After his release from prison, Mr. Anwar taught abroad before returning home to run for office again. He won a by-election, defeating UMNO, and was again arrested that year for sodomy, which he denies. In 2014, Mr Anwar was sentenced to five years in prison, a sentence many human rights groups see as politically motivated.

But miraculously, a few years later Mr. Anwar was back on the trajectory of prime ministerial work. He made up with Mr. Mahathir, his former mentor, who retired to join the opposition. They successfully overthrew the incumbent UMNO government led by Najib Razak, but failed in their succession plan.

Now Mr. Anwar has finally sat in the chair he has been looking for for a long time.

Rabi’ah binti Aminudin, assistant professor of political science at International Islamic University Malaysia, said: “Many Malaysians have invested in his and his family’s struggle. “They finally see it as a dream come true.”

But Mr Anwar will also face a more religiously conservative voter base, which sees him as too liberal.

Take, for example, the PAS, the Muslim party that won the largest number of seats in the National Assembly. The party leader, Abdul Hadi Awang, wanted the secular Constitution to be interpreted from an “Islamic context”. He has called for the implementation of a harsh Islamic law called “hudud” that allows for punishments including amputation, caning and stoning to death.

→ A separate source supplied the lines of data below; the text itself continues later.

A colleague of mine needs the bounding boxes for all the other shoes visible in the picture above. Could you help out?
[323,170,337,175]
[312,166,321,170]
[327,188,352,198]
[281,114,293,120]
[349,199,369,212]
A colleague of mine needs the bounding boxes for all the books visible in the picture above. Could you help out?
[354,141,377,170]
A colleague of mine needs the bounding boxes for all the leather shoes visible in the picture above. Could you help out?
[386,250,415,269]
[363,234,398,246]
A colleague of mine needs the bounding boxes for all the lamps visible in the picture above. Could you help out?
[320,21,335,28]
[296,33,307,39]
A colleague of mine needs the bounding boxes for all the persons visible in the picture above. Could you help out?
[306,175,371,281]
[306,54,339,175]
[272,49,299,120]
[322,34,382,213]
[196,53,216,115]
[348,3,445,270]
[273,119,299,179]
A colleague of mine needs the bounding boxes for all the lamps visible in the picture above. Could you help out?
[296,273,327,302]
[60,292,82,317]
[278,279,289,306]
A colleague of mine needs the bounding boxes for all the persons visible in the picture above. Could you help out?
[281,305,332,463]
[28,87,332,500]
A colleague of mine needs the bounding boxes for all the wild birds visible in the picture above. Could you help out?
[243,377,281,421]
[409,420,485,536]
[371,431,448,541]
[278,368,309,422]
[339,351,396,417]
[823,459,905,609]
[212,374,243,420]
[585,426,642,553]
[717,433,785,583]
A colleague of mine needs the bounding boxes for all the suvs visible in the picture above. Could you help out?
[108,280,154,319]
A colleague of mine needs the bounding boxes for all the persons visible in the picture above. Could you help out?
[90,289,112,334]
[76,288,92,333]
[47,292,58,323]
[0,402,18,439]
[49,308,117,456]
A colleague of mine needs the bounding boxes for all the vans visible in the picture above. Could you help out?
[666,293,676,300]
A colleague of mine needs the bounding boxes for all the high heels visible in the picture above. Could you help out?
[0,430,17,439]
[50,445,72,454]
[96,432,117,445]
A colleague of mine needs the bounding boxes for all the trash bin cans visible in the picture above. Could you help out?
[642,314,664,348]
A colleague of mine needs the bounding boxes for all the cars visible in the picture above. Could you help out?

For many residents, the rise of PAS is a threat to secular Malaysia. The antidote, Oh Ei Sun, a Malaysian who is a senior fellow at the Singapore Institute of International Affairs, said it could be Mr Anwar.

“We can only hope that his latest story of helping all Malaysians can continue to exist when he becomes prime minister,” Mr. Oh said.

United States of America contribution report.